Int Conf AIDS. 1996 Jul 7-12;11(2):24 (abstract no. We.B.300). Unique

Objective: to identify risk factors for, clinical and radiological findings of, treatment and outcome of pneumothorax PTX) associated with HIV infection. Design: a retrospective logistic regression analysis, conducted between Jan 1987 and Dec 1994, considering 2,954 hospital admissions relative to 2,094 HIV-infected patients. Results: in the study period, 30 episodes of PTX were identified in 26 patients. The rate of PTX was 8.2 in patients with AIDS and Pneumocystis carinii pneumonia (PCP), and 5% in those with AIDS and mycobacterial pulmonary infections. Sixty-one percent of the patients with PTX suffered from current or previous PCP and 46% from mycobacterial pulmonary infections. Three patients had been under aerosolized pentamidine as prophylaxis for PCP. Univariate analysis identified five risk factors significantly associated with PTX: 1) current PCP; 2) previous PCP; 3) mycobacterial pulmonary infections; 4) low number (less than 100 x mm3) of circulating TCD4+ cells; 5) presence of radiological alterations of the lung i.e. cysts, pneumatoceles or bullae. As regards to mycobacterial infections, pulmonary tuberculosis is, in our patients, a predisposing factor for PTX while NT-Mycobacteria pulmonary infections are not statistically associated with PTX. On multivariate analysis, the only factor significantly correlated to PTX is current PCP. Varying previous reports, PCP prophylaxis with aerosolized pentamidine is not a risk factor for PTX. Conclusions: this study confirms the relevant importance of PCP for PTX development in HIV-infected patients and it also suggests a possible etiologic role of pulmonary tuberculosis.
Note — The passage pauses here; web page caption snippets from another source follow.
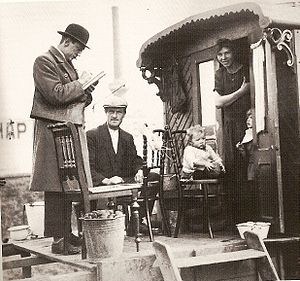 Image: Civil servant at trailer park, census 1925. Source: Wikimedia Commons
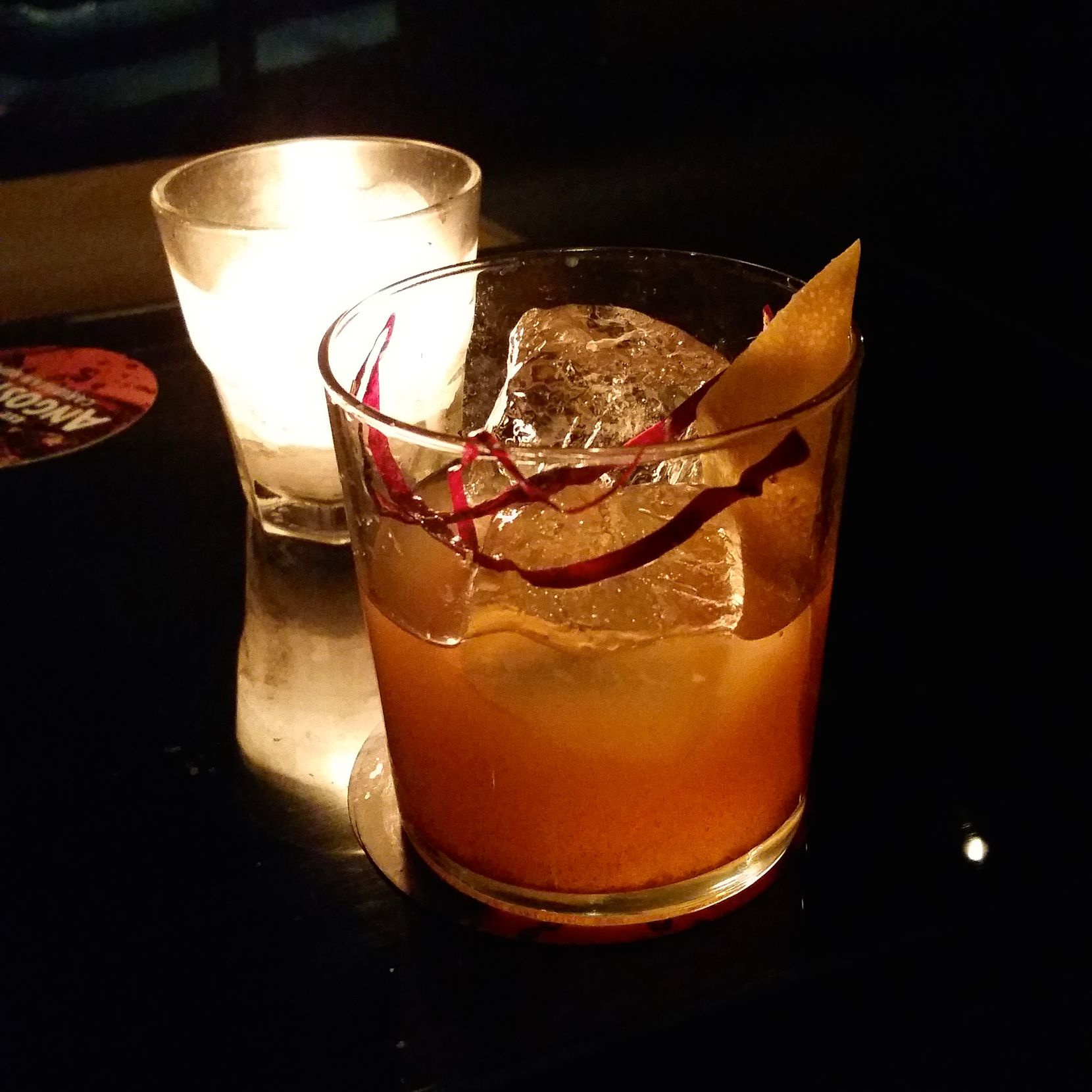 The dazzling Almond Old Fashioned at Bar Felina.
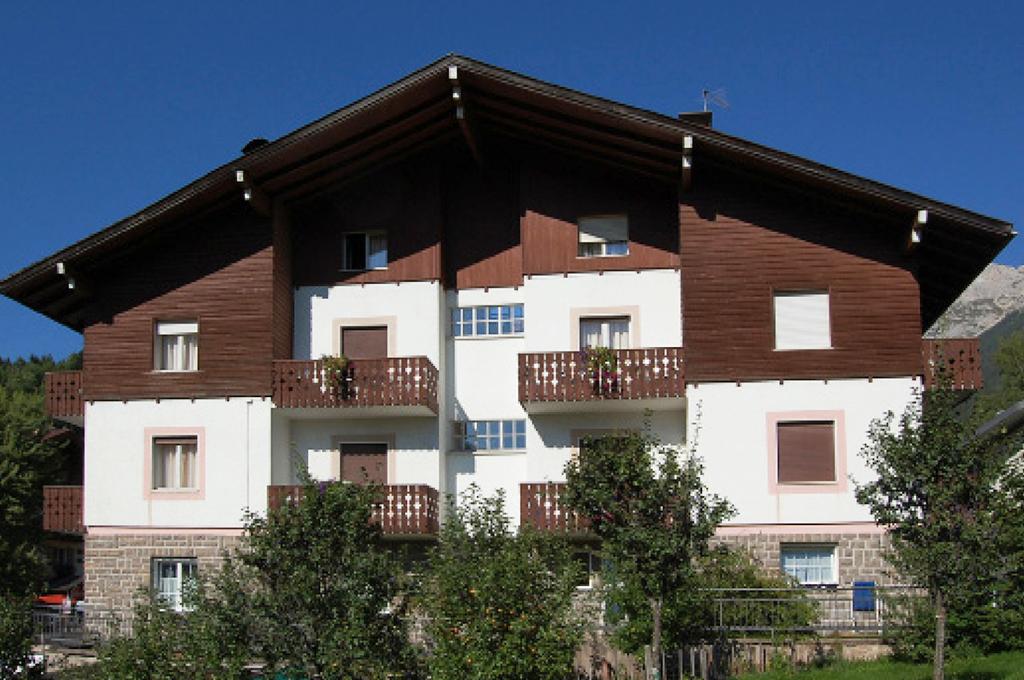 esterno estate bed and breakfast villa ursula dell'hotel alle alpi in trentino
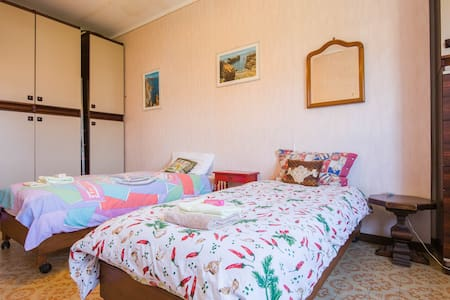 Spacious & luminous double room w/private bathroom - Marina di Andora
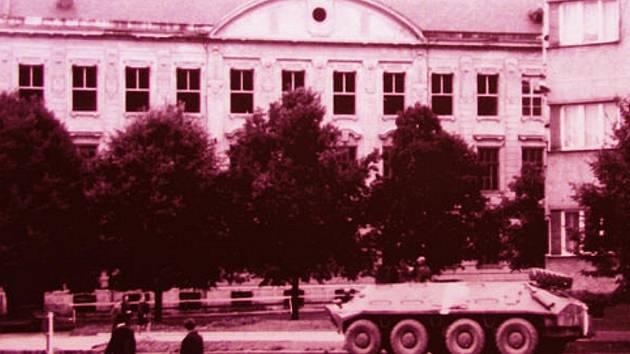 Obrněný transportér před základní školou v Nádražní ulici ve Vyškově. To je jedna z fotografií z výstavy dokumentující událostmi nabitý rok 1968. Expozice je k vidění v Muzeu Vyškovska a potrvá do sedmnáctého září.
*Acquired Immunodeficiency Syndrome/COMPLICATIONS *HIV Infections/COMPLICATIONS *Mycobacterium Infections/COMPLICATIONS *Pneumonia, Pneumocystis carinii/COMPLICATIONS *Pneumothorax/ETIOLOGY *Tuberculosis, Pulmonary/ETIOLOGY


Information in this article was accurate in January 30, 1997. The state of the art may have changed since the publication date. This material is designed to support, not replace, the relationship that exists between you and your doctor. Always discuss treatment options with a doctor who specializes in treating HIV.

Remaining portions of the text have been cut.